Hi all,

Sorry, maybe I made my point badly. I was basically trying to say which editor 
you use is not as important as the rendered markdown. I agree, Atom is a great 
editor. It's licensed under an MIT license. FSF warns you about an anti-feature 
(I love that term) though:-
"Atom will by default send “anonymous” usage data to Google Analytics 
(operating system, Atom version, screen resolution, …). To change this, go to 
Preferences, and "Core" settings. Change "Send Telemetry data to the Atom Team" 
to No (Do not send any telemetry data)."
See https://directory.fsf.org/wiki/Category/Interface/text
I guess I should also use this opportunity to add that there are browser 
plugins for rendering  markdown. 
I personally use a Chromium plugin, also with an MIT license, simply called 
"Markdown Viewer" 
 The project and documentation are on GitHub simov/markdown-viewer 

|  |  |


|  | 

markdown-viewer - Markdown Viewer / Browser Extension



...but there are so many out there for Firefox and Chromium, just check the 
license (the plugins may have a different license to the browser you are using.)
OK, I think that brings it up to 2 cents' worth now.

Regards to all,
    On Thursday, 12 April 2018, 7:32:02 pm AEST, David Maslen 
<l...@maslen.id.au> wrote:  
 >>>>> "Tatiana" == Tatiana Lenz <tlenz2...@yahoo.com> writes:

    Tatiana> Hey all, I am going to add my 2 cents' worth.

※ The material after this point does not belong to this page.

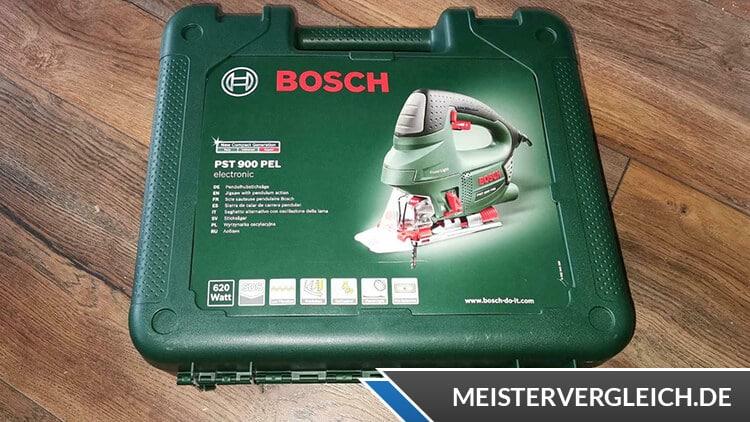 Stichsäge Bosch Koffer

I think the
    Tatiana> editor is less important in this case, md markup is pretty
    Tatiana> simple in and of itself... that's the whole point of it,
    Tatiana> it's the rendering that counts. So really you can use any
    Tatiana> text editor (someone was suggesting emacs in this thread,
    Tatiana> you can even use vim.) I recently came across hugo and
    Tatiana> although, admittedly, I don't know too much about it, it
    Tatiana> seems pretty cool.

I'm pretty firmly in the emacs camp, although I appreciate the vi key
bindings. I think the learning curve for emacs makes it a significant
commitment, but it's an 'art worth your learning'. So do use emacs.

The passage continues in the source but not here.